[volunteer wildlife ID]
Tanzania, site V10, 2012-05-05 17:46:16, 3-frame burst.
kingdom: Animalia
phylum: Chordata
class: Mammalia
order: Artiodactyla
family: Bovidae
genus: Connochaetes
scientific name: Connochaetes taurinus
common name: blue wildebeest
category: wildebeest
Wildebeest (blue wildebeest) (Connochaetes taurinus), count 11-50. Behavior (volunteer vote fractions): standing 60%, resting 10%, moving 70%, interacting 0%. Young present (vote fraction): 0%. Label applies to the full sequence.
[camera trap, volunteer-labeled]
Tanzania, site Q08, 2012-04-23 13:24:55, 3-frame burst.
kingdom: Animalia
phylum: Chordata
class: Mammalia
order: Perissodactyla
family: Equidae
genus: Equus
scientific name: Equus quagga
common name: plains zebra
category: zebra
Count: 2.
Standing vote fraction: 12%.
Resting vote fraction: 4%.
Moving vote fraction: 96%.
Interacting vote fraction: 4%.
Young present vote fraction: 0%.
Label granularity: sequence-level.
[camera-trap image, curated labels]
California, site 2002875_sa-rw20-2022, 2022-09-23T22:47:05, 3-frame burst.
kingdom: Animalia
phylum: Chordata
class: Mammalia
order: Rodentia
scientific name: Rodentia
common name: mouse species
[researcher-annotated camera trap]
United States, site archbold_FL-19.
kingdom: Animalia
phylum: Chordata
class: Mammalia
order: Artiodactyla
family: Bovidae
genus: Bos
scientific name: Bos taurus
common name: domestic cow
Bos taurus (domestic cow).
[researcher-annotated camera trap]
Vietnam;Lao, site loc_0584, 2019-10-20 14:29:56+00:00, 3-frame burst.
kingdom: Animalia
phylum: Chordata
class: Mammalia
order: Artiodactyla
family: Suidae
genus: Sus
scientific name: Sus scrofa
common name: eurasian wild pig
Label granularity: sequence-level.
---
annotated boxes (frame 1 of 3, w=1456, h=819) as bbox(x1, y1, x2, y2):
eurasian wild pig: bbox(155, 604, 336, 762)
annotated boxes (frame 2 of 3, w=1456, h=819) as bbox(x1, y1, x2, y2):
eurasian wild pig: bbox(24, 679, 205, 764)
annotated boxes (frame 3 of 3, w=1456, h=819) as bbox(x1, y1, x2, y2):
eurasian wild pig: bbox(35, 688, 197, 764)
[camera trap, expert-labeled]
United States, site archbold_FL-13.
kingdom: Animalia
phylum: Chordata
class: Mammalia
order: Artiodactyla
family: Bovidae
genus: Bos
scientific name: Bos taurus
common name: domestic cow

══════

_YOUR INSTRUCTIONS_
Print the records above in full, exactly.

_EXERCISE OUTPUT_
[volunteer wildlife ID]
Tanzania, site V10, 2012-05-05 17:46:16, 3-frame burst.
kingdom: Animalia
phylum: Chordata
class: Mammalia
order: Artiodactyla
family: Bovidae
genus: Connochaetes
scientific name: Connochaetes taurinus
common name: blue wildebeest
category: wildebeest
Wildebeest (blue wildebeest) (Connochaetes taurinus), count 11-50. Behavior (volunteer vote fractions): standing 60%, resting 10%, moving 70%, interacting 0%. Young present (vote fraction): 0%. Label applies to the full sequence.
[camera trap, volunteer-labeled]
Tanzania, site Q08, 2012-04-23 13:24:55, 3-frame burst.
kingdom: Animalia
phylum: Chordata
class: Mammalia
order: Perissodactyla
family: Equidae
genus: Equus
scientific name: Equus quagga
common name: plains zebra
category: zebra
Count: 2.
Standing vote fraction: 12%.
Resting vote fraction: 4%.
Moving vote fraction: 96%.
Interacting vote fraction: 4%.
Young present vote fraction: 0%.
Label granularity: sequence-level.
[camera-trap image, curated labels]
California, site 2002875_sa-rw20-2022, 2022-09-23T22:47:05, 3-frame burst.
kingdom: Animalia
phylum: Chordata
class: Mammalia
order: Rodentia
scientific name: Rodentia
common name: mouse species
[researcher-annotated camera trap]
United States, site archbold_FL-19.
kingdom: Animalia
phylum: Chordata
class: Mammalia
order: Artiodactyla
family: Bovidae
genus: Bos
scientific name: Bos taurus
common name: domestic cow
Bos taurus (domestic cow).
[researcher-annotated camera trap]
Vietnam;Lao, site loc_0584, 2019-10-20 14:29:56+00:00, 3-frame burst.
kingdom: Animalia
phylum: Chordata
class: Mammalia
order: Artiodactyla
family: Suidae
genus: Sus
scientific name: Sus scrofa
common name: eurasian wild pig
Label granularity: sequence-level.
---
annotated boxes (frame 1 of 3, w=1456, h=819) as bbox(x1, y1, x2, y2):
eurasian wild pig: bbox(155, 604, 336, 762)
annotated boxes (frame 2 of 3, w=1456, h=819) as bbox(x1, y1, x2, y2):
eurasian wild pig: bbox(24, 679, 205, 764)
annotated boxes (frame 3 of 3, w=1456, h=819) as bbox(x1, y1, x2, y2):
eurasian wild pig: bbox(35, 688, 197, 764)
[camera trap, expert-labeled]
United States, site archbold_FL-13.
kingdom: Animalia
phylum: Chordata
class: Mammalia
order: Artiodactyla
family: Bovidae
genus: Bos
scientific name: Bos taurus
common name: domestic cow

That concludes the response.